New Zealand turned down an offer to exhibit in Paris in 1855, but from the 1860s the New Zealand government became more involved in international exhibitions. They saw exhibitions as ‘gigantic illustrated advertisements’1 of the country – which might increase trade, attract immigrants and show off the country to prospective tourists. New Zealand had substantial displays at the following 19th-century exhibitions:
- London, 1862
- Vienna, 1873
- Philadelphia, 1876 – the first exhibition with a women’s pavilion and an amusement park
- Sydney, 1879
- Melbourne, 1880
- Colonial and Indian exhibition, London, 1886, organised by the Prince of Wales to show off England’s power and worldwide empire
- Melbourne, 1888
- Paris, 1889, notable for the Eiffel Tower, mass attendance (32 million) and villages of living indigenous people
- Queensland, 1897.
Not all received prizes
At the 1862 London Exhibition New Zealand exhibitors won a surprisingly high number of medals – 33 – but the judge was not impressed with the specimen submitted by Auckland’s J. Goodfellow: ‘a sample of curd soap (with blotches) of disagreeable odour, but well manufactured, possibly with some cheap oil produced in the colony.’2
New Zealand’s displays became more ambitious – a mere 113 exhibitors and 58 square metres at London in 1862; 1,114 items in 149 square metres at Philadelphia in 1876; and a huge court at Melbourne in 1888 of 465 exhibitors, 3,934 items and 2,444 square metres of display. Items were often recycled from one event to the next. The initial displays were normally put together by local committees, from 1873 to 1888 under the guidance of James Hector, director of the Colonial Museum in Wellington, who functioned as the executive commissioner. Hector drew support from other museums, with Julius Haast from Canterbury Museum providing moa skeletons for several exhibitions. Hector always included his own map of the geology of the country and, from 1876, made available his Handbook of New Zealand.
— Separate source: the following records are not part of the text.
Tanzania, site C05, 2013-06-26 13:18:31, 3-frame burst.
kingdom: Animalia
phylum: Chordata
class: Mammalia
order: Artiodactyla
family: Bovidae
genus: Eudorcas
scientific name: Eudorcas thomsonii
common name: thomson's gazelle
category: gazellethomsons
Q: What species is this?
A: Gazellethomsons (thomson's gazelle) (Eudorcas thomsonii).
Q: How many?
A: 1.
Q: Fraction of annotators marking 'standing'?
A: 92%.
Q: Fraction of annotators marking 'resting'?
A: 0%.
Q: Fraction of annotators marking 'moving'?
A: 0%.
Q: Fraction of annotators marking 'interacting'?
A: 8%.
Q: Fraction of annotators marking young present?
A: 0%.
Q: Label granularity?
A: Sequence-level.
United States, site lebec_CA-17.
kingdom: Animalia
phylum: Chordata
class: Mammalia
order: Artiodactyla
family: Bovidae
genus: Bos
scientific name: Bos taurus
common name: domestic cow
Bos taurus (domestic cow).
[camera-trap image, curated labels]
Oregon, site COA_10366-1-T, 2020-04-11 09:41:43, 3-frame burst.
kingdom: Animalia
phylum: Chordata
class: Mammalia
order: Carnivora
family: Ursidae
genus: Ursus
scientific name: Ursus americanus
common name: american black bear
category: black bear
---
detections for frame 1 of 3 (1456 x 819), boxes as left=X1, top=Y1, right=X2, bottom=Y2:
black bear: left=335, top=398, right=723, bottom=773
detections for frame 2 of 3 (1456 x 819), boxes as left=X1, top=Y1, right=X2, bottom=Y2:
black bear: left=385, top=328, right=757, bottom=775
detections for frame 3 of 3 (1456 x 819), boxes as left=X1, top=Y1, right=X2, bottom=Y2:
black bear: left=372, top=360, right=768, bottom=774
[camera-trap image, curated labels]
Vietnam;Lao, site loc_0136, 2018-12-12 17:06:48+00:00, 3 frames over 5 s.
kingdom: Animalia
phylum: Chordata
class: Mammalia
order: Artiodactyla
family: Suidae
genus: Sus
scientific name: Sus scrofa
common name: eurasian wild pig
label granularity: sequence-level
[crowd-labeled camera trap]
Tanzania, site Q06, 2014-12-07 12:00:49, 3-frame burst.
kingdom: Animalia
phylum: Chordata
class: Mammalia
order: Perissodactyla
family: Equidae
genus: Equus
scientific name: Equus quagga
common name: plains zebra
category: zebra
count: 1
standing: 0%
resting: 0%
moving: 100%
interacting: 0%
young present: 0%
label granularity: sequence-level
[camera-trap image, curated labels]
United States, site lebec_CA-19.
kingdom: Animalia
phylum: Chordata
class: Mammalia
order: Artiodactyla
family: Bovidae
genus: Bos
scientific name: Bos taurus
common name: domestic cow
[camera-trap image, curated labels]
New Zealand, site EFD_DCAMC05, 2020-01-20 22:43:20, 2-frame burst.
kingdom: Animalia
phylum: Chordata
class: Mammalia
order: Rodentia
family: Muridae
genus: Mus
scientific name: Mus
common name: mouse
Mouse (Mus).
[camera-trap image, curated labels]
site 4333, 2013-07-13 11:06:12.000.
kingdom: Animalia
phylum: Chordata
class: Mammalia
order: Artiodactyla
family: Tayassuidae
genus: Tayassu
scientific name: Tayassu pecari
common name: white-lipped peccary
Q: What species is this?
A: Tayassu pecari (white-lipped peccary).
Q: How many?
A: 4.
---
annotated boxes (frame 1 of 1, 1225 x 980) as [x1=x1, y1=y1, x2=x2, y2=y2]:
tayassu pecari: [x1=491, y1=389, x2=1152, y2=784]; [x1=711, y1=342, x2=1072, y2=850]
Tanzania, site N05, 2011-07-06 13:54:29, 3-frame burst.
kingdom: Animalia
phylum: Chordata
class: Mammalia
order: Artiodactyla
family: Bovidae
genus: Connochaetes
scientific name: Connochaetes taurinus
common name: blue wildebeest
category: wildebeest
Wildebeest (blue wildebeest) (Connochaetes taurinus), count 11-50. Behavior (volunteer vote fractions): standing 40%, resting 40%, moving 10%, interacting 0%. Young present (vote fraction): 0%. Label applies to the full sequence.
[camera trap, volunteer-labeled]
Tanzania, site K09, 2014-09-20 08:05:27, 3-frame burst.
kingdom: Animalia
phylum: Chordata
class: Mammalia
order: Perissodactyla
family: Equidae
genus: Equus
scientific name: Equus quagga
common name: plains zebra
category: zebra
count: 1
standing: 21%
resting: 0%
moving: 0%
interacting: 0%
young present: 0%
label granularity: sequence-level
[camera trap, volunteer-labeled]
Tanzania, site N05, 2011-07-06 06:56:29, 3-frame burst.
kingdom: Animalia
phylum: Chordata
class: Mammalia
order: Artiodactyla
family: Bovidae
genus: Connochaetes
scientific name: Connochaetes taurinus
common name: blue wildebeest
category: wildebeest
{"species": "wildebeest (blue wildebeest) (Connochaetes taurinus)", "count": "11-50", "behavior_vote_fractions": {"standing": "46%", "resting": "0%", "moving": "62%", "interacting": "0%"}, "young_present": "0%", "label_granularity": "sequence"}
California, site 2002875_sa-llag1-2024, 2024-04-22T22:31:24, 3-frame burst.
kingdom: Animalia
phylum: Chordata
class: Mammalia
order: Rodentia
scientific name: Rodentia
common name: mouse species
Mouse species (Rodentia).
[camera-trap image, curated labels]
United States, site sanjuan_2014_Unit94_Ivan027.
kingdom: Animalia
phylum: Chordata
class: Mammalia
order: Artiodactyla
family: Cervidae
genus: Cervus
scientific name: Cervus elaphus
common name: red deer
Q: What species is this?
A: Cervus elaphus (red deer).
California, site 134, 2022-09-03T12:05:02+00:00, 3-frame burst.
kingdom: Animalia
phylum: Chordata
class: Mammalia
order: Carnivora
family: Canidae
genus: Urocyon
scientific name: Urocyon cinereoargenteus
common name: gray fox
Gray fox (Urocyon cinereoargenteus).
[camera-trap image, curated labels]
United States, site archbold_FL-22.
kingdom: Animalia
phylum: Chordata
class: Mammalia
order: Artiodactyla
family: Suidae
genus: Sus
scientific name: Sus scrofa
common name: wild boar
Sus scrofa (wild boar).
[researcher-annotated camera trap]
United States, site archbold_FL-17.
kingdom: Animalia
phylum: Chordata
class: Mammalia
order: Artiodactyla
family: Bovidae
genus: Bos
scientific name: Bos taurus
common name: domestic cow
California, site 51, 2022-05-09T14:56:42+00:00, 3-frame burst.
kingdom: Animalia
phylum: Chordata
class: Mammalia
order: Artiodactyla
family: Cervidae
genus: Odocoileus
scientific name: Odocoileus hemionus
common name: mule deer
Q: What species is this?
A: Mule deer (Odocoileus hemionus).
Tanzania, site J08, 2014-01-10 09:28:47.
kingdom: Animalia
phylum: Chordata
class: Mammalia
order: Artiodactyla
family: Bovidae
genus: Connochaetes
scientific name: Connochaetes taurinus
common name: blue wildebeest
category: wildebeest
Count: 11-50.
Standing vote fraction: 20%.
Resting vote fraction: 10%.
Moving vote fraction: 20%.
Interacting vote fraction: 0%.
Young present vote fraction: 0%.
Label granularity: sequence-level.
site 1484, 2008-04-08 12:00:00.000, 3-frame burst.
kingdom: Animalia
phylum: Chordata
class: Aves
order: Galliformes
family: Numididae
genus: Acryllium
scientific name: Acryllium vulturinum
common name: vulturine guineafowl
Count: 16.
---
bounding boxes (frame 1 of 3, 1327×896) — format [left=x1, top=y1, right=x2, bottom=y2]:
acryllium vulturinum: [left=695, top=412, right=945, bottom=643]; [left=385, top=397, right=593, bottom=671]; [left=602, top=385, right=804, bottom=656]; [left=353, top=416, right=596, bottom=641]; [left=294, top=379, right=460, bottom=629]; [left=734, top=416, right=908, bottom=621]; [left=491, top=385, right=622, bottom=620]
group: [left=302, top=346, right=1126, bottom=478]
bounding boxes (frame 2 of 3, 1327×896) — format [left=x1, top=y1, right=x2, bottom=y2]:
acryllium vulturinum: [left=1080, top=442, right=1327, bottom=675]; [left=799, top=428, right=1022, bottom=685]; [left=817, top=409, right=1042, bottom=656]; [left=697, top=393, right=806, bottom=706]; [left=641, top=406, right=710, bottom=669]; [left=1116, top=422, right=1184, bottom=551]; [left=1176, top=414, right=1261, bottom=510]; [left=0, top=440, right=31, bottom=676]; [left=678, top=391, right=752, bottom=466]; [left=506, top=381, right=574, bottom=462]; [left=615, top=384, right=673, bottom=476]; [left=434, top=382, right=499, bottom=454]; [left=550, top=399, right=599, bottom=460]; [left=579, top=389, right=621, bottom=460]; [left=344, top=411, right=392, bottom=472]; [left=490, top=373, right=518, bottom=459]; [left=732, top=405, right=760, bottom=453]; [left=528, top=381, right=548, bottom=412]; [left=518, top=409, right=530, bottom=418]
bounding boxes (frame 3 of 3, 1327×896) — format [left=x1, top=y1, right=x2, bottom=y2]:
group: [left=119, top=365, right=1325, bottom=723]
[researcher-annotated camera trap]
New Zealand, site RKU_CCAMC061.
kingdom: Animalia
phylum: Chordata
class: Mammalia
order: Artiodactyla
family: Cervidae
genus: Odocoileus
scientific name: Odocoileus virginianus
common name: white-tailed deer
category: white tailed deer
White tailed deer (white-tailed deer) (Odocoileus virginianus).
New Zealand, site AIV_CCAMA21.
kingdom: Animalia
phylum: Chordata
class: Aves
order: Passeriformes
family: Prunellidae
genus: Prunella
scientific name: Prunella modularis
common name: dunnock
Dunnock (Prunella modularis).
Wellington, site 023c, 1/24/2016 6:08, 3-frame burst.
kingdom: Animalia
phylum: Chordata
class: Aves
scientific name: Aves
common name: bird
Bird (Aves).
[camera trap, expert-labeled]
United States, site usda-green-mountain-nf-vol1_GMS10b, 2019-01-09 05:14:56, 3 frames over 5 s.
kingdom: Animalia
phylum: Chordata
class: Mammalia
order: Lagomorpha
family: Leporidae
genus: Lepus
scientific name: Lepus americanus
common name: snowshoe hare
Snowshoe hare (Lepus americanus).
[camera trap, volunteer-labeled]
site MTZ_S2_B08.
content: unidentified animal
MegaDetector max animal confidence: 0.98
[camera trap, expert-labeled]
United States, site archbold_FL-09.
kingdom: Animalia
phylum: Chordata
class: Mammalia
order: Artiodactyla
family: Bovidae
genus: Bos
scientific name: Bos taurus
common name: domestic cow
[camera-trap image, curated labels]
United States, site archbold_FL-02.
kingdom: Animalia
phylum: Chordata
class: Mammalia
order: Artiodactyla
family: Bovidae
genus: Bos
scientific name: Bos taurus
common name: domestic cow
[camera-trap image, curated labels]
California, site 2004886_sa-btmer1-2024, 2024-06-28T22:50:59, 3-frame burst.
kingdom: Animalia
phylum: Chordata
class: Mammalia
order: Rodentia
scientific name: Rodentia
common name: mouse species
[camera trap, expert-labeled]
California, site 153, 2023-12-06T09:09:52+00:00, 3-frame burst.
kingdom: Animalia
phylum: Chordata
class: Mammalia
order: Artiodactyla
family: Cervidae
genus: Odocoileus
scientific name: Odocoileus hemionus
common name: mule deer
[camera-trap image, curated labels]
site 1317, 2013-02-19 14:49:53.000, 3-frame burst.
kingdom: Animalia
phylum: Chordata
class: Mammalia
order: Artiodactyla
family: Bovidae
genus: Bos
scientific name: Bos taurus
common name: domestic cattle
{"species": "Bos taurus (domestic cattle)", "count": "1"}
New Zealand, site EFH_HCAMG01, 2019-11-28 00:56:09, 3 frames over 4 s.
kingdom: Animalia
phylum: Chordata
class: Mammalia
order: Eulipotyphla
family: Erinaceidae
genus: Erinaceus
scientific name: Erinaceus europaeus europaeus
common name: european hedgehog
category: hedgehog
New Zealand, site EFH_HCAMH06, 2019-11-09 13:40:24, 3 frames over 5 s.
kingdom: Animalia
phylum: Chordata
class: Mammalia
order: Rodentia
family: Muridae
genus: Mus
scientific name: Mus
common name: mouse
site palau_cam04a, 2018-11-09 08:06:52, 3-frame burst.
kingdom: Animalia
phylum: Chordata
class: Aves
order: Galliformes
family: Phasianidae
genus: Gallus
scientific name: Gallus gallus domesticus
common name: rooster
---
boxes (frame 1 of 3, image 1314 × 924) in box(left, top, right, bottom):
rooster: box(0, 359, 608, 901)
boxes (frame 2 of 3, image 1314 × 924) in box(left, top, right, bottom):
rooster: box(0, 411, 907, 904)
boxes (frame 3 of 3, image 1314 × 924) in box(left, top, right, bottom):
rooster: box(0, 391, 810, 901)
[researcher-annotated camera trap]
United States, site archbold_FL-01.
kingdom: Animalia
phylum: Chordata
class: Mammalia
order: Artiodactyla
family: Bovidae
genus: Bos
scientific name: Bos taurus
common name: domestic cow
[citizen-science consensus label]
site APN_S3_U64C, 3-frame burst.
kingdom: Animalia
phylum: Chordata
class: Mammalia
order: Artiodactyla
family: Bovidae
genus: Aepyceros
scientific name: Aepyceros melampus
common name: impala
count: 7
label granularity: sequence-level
New Zealand generally confined its exhibits to raw materials produced in the country and objects made from them, and items about the history of the colony or which showed off its scenery. Certain items were consistently displayed. For example, at every exhibition from 1876 to 1889 there was, in prime spot, a gilded pyramid showing the amount of gold New Zealand had produced. At successive exhibitions it grew from 7.6 metres to 10.4 metres high. Coal was always displayed, copper was displayed in the early years and building stone was included later.
Flax continued to be shown in both raw and processed forms, and wool became increasingly important – in 1886 there were 89 exhibits organised by breed. Native woods were a consistent offering, usually also shown inlaid into furniture. There were five pieces of furniture by Anton Seuffert at the 1886 exhibition. In the 1880s grains were displayed, and tinned meats were exhibited at Melbourne (1888) and Paris (1889).
There were few manufactured goods, but Australian exhibitions did attract some who were hoping for a trans-Tasman market in items such as boots, soaps and beer, or the odd eccentric invention.
At the 1880 exhibition in Melbourne J. E. Hayes displayed ‘an ingenious invention … which enables its lucky possessor, without rising from his chair, to indicate on the outside of his room or office-door whether he is engaged or otherwise’.3 Other much-praised inventions were J. A. Packer’s artificial leg with moveable joints at knee, ankle and toes, and H. A. H. Hitchens’s ‘miraculous cure’ for gout.
New Zealand’s tourist attractions were a consistent showpiece. There were photographic scenes of beautiful New Zealand, with pioneering photographers the Burton Brothers represented at all exhibitions from 1876 to 1889. In the 1880s watercolours and oils by landscape painters such as John Gully, William Mathew Hodgkins and J. C. Richmond were shown. Displays of New Zealand birds became common, with ornithologist Walter Buller showing off paintings of birds by J. G. Keulemans in 1886. There were albums of pressed ferns, and at Melbourne in 1888 there was a large live fernery.
Māori culture was strongly represented in New Zealand’s courts. At Vienna and Philadelphia Māori craft skills were emphasised, with displays of flax mats, garments and greenstone jewellery.
From the 1879 Sydney International Exhibition, where a Ngāti Awa wharenui (meeting house), Mataatua, was displayed with the carved pou (post) reversed and visible on the exterior, the exhibitions increasingly displayed Māori as an exotic people who added to the scenic attractions of the country. The ‘old-time Māori’, believed by many to be on the verge of dying out, gave a romantic cast to New Zealand.
At the 1886 exhibition, alongside paintings by Gottfried Lindauer and a Māori tomb, there were models of Māori figures in traditional costume, which were displayed again at Paris (1889). The group included a tattooed warrior in flax cloak resting on a taiaha (fighting staff), which the catalogue described as giving ‘a very fair idea of Maori life’4. At Melbourne in 1888 the principal New Zealand attraction was said to be a Ngāti Pikiao pātaka (carved storehouse), shown by Walter Buller.